> TASKS TO CARRY OUT:
1. In the posts below, change "handgun" to "pistol" in the passage starting at "Sophie lost her" and ending at "of another child.", and give that passage again.
2. From the posts below, explain why the writer of the post about the checking account offers a TL/DR version.

> DOCUMENT:

** start **

Sophie lost her 13 year old son 15 years ago in a “gun accident”. Apparently the kid stole a loaded handgun from his uncle’s dresser drawer - then pointed it point blank at Josh and fired. Killed him instantly. I am praying she does not have to go through the loss of another child.
I’ve typed out a couple of mostly incoherent rants about my husband, and they’re too long and rambling, so here’s the TL/DR version: Just because there’s money in the checking or savings account, you don’t have to spend it. There’s no extra points for reaching a zero balance every single pay period, dammit. Also? We really don’t need and couldn’t afford a CB radio. Really. :mad:
I can so get behind this rant, and I choose to not eat meat. Some weekends, I go out on my deck and the neighbor’s under me are smoking something. I hates them! Its even worse when they see me and offer me some of that falling off the bone pork.

** end **

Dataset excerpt
** start **

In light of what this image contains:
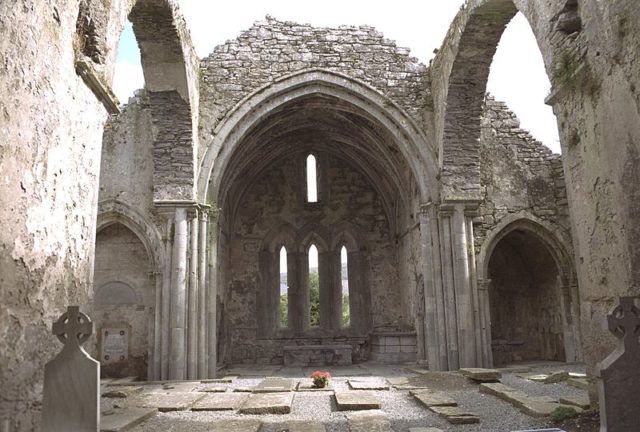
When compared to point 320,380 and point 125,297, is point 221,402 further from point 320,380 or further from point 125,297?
point 125,297

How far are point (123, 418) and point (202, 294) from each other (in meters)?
5.51

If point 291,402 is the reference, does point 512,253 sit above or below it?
above

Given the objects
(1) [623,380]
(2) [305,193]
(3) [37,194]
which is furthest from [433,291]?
(3) [37,194]

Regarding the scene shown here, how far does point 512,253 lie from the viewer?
15.0 metres

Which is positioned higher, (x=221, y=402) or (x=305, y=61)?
(x=305, y=61)

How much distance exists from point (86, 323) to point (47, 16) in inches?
98.5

** end **

> RESPONSES TO THE TASKS:
1.
Sophie lost her 13 year old son 15 years ago in a “gun accident”. Apparently the kid stole a loaded pistol from his uncle’s dresser drawer - then pointed it point blank at Josh and fired. Killed him instantly. I am praying she does not have to go through the loss of another child.

2. The writer had already typed out a couple of rants about their husband that were mostly incoherent and too long and rambling. A short TL/DR version is posted instead.